【Day45】09/09
Day45,9/9,天気:晴れのち雨(強風)
翌朝、カーテンの隙間から差す光と小鳥のさえずりと共に目が覚めた。
その頃にはもう狐くんの姿は無かった。
たしか私は昨晩……
「おーい、まだそこにいるのか?朝食だぞ〜」
「あ…おはようございます!すぐ行きます!」
寝起きの思考速度は非常に遅く、扉の向こうから優くんに急かされてしまった。
私はサッとベッドから降りて自室へ行き、身支度を済ませた。
今日も昨日と同じように、気楽に皆さんと過ごしてみよう。
そう決めて私はリビングへ向かった。
リビングではもう既に皆さんが揃っていた。
でも、狐くんは見当たらない。どこへ行ってしまったのか。
「今日は僕が隣だよ。ふふ、嬉しいな。」
ダイニングテーブルの右隣から、コーヒーの香りをまとった薫くんが声を掛けてくれた。
その柔らかな微笑みが、私をいつも安心させてくれる。
「ほら、隣は薫くんだけじゃないですよ。ね?」
薫くんに対抗するように、左隣では翠くんがニヤッと笑っている。
この二人は相性が良いのか悪いのか、しばしばお茶とコーヒーについて議論している場面に遭遇していた。
私は二人に挟まれ、賑やかな朝食をとった。
その後は、AIたち数名と“ボードゲーム”というもので遊んでみた。
私は今までの記録上そういったもので遊んだことはなかったので、ルールすら分からなかった。
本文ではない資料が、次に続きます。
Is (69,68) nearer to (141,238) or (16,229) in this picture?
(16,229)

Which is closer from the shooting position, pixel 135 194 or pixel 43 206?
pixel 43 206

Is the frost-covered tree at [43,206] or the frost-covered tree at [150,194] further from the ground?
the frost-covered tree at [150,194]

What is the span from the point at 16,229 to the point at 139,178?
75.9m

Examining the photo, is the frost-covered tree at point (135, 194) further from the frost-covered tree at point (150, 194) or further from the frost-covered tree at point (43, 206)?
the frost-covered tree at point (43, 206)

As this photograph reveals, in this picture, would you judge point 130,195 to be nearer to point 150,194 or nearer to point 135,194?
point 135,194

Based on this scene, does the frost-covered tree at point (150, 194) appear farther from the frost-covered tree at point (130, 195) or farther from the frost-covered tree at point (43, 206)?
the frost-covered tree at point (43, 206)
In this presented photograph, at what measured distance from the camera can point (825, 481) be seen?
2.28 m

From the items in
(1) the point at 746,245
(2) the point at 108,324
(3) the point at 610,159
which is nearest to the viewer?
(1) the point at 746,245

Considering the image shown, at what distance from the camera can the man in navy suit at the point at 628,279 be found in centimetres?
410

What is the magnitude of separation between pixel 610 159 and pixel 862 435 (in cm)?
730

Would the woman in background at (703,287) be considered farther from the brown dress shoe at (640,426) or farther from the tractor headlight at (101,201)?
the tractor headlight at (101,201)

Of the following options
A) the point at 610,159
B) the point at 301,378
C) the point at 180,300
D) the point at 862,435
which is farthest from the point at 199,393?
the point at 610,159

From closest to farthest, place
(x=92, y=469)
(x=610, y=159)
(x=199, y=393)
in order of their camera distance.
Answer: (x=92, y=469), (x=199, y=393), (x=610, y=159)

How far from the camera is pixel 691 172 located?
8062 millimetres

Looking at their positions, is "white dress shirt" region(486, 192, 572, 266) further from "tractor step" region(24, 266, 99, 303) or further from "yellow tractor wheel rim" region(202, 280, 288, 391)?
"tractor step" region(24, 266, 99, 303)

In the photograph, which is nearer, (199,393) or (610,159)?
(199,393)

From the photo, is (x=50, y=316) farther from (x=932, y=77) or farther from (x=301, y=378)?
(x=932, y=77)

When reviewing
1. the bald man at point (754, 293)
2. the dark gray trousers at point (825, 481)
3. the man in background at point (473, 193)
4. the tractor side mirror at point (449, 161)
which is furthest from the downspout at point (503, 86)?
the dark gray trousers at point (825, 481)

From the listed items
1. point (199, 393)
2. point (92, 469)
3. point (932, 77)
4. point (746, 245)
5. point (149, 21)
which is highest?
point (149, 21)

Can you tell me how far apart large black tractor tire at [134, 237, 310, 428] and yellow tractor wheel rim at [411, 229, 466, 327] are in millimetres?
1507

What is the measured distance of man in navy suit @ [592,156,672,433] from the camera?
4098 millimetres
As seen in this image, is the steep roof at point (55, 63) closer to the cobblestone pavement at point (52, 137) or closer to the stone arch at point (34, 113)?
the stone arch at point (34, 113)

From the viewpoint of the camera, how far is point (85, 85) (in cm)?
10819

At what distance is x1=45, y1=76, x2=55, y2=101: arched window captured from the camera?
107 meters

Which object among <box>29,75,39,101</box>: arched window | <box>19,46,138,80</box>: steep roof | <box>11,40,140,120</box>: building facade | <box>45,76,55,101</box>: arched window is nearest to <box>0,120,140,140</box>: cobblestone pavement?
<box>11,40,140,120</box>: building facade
最初に提案したのは恋くんで、私は彼に教えてもらいながら慣れないゲームを楽しんだ。
「どう?結構奥深いんだよ、このゲーム!またやろうね。」
「はい、楽しかったです。今度はしっかりルールを学習しておきますね。」
「分からなかったら僕がまた教えるよ〜!」
私が笑うと、皆さんの笑顔もいつもより輝いて見える。
これは気のせいか……?
でも、私にはずっと気になっていることがあった。
その答えを聞きに、斎くんを探して家中を歩き回っていたが一向に見つからない。
「……はい、私です。その、博士が何か……」
しばらく歩くと、廊下の角、こちらからは壁で見えない場所から小さく斎くんの声が聞こえた。
斎くんはわざと隠れて誰かと電話しているようだった。
聞かれたら都合の悪いことでもあるのだろうか…?
でも斎くんに用事があってここまで探したのだから、私は少し待ってみることにした。
「ええ、承知しました……はい、では失礼します。」
電話は割とすんなり終わったように感じた。
だが、明らかに斎くんの声のトーンは暗くなっていた。
何か問題が発生したのだとすると、私も何か手伝えると良いのだが…
「斎くん、大丈夫ですか?」
「はっ…!あぁ、すみません。大丈夫です。それより、どうかしましたか?」
私が声を掛けるまで、斎くんは俯いたまま廊下を歩いていてぶつかりそうになった。
そんな斎くんには申し訳ないが、私もこのモヤモヤを晴らしたい気持ちが強くなっていた。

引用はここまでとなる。